● **Условие задачи A**
Перечислите всех гласных интеллигентного толка, которых текст о Московской думе называет по фамилии с инициалами.
● **Условие задачи B**
Продолжите текст о Московской думе, начав сразу после его последнего предложения.

Купеческую партию в думе в 1890-е годы возглавлял Н. А. Найденов. Многие даже называли его политику «диктатурой». «Выражение глаз заменяло ему интонации. Казалось, его не столько слушали, сколько были прикованы к его глазам. Он говорил, а глаза его свидетельствовали, что он не допускает возражений. Зависевшее от него московское купечество беспрекословно выполняло его приказания»[237]
. Гласные из купечества уже отличаются двойственностью – дети закончили университет, бывали в Европе, отцы пока еще лелеют Русь и берегут бороды. Многие династии не выходили из состава думы в течение целых поколений – Бахрушины, Гучковы, Вишняковы, Абрикосовы…К выстроенным по всем правилам логики речам московские гласные часто оставались холодны. Речи прославленных юристов Плевако и Шубинского не имели в думе успеха. А какой-нибудь посланец Рогожской части, сыпавший просторечными словечками, окраинным юморком, часто получал обратную связь в виде одобрительной ухмылки. Кое-кто желал блеснуть образованностью и попадал в конфузную историю. Один представитель Лефортовской части горячо проповедовал необходимость канализации в своем районе, но вместо «экскременты» говорил «эксперименты», а вместо «канализационные» – «колониционные». Некоторые из стариков просили у должностных лиц «уедиенцию» вместо «аудиенции». Стало быть, уединиться и с глазу на глаз поговорить.
Но все же тон в думе задавали гласные интеллигентного толка, знавшие, в какую сторону надобно повернуть руль городского самоуправления. В их число входили В. И. Герье, В. М. Духовской, П. Г. Виноградов, В. М. Пржевальский, Л. Н. Сумбул, Н. Н. Перепелкин, С. А. Муромцев. Доклады последнего называли «шедеврами юридического построения». Муромцев вносил в довольно закоснелый орган элементы английского парламента и открыто заявлял, что хотел бы набраться управленческого опыта не только на примере Москвы, но и всей России в целом.

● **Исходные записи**
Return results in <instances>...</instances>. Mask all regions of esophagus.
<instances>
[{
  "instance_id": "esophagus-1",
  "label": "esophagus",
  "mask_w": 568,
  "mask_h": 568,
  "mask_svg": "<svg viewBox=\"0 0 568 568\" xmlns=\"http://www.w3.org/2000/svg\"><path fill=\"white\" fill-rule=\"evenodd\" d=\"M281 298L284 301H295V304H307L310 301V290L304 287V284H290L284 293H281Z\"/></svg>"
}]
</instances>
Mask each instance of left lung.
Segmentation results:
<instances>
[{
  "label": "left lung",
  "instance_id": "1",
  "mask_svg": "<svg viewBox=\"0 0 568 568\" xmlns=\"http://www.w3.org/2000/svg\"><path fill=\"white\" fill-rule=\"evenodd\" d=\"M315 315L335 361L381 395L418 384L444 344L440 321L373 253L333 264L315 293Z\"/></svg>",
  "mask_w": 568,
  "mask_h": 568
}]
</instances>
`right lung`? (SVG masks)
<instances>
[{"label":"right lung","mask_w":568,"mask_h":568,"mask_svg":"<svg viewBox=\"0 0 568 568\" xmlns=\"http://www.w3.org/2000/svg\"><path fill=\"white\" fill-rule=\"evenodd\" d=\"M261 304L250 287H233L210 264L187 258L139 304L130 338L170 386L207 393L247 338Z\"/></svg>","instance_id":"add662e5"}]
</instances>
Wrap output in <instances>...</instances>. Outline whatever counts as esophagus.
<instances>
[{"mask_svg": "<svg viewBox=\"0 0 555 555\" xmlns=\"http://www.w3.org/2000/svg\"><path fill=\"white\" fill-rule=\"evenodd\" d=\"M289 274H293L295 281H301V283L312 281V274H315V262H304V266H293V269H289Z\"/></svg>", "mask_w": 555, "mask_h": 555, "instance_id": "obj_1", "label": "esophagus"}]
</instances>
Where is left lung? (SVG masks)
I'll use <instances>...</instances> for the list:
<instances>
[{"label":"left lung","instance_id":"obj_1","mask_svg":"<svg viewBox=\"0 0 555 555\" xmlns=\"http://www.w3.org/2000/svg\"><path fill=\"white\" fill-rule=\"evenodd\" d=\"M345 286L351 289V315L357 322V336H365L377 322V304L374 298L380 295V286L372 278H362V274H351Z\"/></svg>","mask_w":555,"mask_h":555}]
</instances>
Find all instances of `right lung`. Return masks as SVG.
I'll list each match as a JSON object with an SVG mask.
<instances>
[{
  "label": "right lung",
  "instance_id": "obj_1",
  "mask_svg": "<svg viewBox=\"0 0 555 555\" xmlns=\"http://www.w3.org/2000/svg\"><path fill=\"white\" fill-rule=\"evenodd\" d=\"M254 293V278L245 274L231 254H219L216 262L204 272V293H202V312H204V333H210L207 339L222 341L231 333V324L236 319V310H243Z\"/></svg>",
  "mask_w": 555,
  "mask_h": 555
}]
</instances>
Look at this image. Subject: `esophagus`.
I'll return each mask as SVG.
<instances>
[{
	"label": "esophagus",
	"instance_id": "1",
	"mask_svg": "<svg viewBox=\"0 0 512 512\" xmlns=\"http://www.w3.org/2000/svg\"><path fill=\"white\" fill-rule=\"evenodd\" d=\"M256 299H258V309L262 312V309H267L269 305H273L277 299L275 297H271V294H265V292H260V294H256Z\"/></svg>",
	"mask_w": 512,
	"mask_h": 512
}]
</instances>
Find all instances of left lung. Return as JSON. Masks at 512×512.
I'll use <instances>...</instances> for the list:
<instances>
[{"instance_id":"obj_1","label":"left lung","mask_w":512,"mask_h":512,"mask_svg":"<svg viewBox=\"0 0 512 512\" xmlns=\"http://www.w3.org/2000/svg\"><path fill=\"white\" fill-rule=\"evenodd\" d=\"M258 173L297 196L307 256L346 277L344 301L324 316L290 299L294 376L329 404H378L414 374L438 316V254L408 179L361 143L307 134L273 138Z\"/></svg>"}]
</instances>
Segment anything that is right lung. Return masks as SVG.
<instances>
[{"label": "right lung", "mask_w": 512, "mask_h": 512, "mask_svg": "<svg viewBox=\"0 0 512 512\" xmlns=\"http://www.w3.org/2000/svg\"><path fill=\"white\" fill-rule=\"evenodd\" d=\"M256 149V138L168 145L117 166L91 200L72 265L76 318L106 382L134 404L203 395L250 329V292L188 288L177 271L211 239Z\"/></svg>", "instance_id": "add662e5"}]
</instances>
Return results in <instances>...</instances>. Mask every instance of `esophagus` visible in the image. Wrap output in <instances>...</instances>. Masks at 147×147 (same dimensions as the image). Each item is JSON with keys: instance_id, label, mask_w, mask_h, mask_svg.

...

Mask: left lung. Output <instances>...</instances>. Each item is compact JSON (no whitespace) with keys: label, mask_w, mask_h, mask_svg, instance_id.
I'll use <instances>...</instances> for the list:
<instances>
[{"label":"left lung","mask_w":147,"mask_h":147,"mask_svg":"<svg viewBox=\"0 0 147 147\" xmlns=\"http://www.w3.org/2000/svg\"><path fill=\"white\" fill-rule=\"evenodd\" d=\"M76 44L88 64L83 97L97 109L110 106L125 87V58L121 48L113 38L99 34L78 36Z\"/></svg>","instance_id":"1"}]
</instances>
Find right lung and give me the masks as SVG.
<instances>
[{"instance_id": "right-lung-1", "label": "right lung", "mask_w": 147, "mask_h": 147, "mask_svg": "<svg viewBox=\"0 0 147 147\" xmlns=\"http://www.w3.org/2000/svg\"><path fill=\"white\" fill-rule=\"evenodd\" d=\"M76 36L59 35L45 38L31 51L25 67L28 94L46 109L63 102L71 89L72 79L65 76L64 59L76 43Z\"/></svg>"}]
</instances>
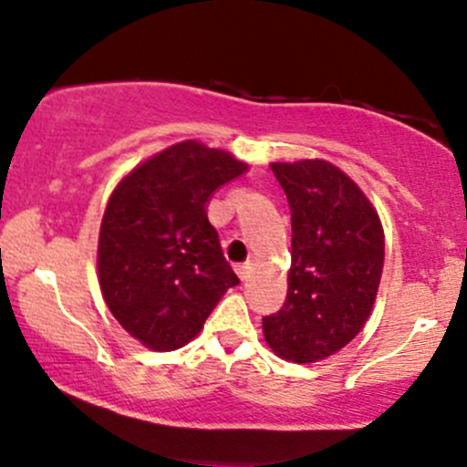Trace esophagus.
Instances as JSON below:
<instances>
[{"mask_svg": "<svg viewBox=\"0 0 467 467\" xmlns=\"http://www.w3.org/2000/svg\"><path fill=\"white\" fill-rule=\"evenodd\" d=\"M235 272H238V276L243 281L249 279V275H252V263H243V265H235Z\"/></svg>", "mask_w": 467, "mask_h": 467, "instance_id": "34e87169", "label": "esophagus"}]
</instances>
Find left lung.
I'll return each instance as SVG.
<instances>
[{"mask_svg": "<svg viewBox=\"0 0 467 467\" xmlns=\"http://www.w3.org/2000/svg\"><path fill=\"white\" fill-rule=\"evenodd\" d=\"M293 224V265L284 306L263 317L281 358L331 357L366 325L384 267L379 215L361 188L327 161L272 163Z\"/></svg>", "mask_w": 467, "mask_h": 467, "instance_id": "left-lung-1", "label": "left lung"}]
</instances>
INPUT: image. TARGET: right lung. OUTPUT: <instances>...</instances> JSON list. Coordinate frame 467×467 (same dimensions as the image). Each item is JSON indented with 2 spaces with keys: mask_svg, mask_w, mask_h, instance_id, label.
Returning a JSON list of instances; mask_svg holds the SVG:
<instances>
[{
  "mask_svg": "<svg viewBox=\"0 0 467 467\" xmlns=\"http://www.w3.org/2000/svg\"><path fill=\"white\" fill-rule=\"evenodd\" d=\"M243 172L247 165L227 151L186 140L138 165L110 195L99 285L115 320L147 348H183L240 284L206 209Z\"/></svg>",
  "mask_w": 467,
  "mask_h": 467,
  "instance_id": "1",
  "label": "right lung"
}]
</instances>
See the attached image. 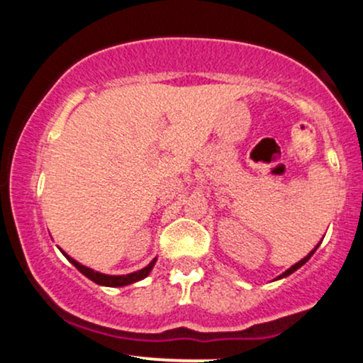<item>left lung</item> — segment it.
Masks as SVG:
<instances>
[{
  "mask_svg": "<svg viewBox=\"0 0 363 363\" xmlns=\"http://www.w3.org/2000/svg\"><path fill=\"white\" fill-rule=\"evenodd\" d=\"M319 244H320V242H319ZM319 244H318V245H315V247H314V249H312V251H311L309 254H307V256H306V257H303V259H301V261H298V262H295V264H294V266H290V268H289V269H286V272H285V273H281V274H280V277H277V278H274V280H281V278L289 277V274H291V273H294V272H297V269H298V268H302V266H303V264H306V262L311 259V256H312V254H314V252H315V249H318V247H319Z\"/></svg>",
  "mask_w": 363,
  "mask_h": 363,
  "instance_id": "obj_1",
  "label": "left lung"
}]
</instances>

--

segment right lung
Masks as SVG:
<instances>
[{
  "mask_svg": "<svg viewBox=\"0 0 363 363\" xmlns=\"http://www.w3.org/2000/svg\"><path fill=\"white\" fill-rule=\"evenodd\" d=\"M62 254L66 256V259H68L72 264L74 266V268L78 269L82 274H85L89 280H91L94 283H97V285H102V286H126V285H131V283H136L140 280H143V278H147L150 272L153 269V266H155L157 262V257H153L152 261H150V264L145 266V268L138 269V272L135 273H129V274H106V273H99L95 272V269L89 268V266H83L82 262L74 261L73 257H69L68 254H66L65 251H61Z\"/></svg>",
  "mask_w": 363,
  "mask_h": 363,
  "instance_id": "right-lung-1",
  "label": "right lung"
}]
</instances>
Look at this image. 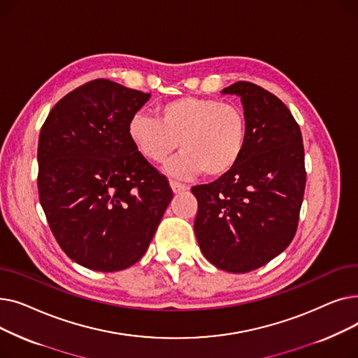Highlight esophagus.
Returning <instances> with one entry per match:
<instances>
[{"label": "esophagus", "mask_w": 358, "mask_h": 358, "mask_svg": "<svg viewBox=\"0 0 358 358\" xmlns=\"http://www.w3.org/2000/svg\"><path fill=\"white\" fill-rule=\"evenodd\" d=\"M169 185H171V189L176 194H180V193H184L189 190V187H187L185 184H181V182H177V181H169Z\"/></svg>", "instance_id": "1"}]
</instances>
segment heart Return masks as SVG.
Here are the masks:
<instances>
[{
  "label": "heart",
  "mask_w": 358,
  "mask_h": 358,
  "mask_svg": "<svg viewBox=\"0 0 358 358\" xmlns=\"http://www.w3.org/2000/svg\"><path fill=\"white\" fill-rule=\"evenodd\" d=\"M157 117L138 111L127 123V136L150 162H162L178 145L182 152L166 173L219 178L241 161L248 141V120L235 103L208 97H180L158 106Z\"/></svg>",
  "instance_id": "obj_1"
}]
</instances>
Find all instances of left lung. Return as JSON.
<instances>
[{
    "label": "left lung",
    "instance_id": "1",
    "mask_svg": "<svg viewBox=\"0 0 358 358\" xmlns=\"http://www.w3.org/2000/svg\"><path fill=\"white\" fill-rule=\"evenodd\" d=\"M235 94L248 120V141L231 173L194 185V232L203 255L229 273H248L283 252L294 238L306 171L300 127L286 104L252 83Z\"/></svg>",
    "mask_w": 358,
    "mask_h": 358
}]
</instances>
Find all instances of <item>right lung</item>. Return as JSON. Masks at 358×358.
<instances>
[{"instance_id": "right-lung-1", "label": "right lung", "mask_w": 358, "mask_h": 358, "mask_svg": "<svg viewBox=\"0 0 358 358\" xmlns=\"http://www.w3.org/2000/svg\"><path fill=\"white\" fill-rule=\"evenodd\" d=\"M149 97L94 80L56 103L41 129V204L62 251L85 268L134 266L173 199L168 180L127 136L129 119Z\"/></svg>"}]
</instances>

● **Ответ A**
В. И. Герье, В. М. Духовской, П. Г. Виноградов, В. М. Пржевальский, Л. Н. Сумбул, Н. Н. Перепелкин, С. А. Муромцев.

● **Ответ B**
Правда, однажды Муромцев испытал конфуз. Он захотел добавить ясности в хаотичный мир московских коровников. Профессор не предлагал перестраивать скотные дворы по европейским образцам, он всего лишь требовал света, чистоты и соблюдения элементарных санитарных норм. Владельцы буренок со всех окраин Москвы взволновались и донесли свое консервативное «мнение» до гласных из простого народа: мол, никаких нововведений нам не надо! Законопроект был назван «социалистическим» и забыт.
Долго и мучительно дума обсуждала вопрос о запрете резиновых шин на экипажах и пролетках. Гласный Ф. Ф. Воскресенский констатировал: «Третий год мы обсуждаем этот вопрос, откладываем, и в результате публика все-таки окачивается грязью. Такое безобразие, которое практикуется в Москве, вряд ли где допустимо. Все проходящие, едущие окачиваются грязью с головы до ног, фасады домов портятся, были случаи заболевания от того, что попадала грязь в глаза…» Целое десятилетие носились с проектом специальных устройств, но закончилось все полным крахом: «Шины с приспособлениями, казалось, разбрызгивали грязь еще усерднее, чем шины без приспособлений».
Н. И. Астров отзывается о думской оппозиции в положительном ключе – постоянный поиск слабых мест в городском управлении стимулировал управу Москвы работать лучше. Самоуправление первопрестольной столицы, самое занятное во всей империи, вскоре стало примером для других крупных городов. На рубеже XIX–XX веков в думе рассматривались интереснейшие вопросы, влиявшие на жизнь миллионного города – конка, канализация, окружная железная дорога, метрополитен, благотворительность, городская статистика, школы, больницы!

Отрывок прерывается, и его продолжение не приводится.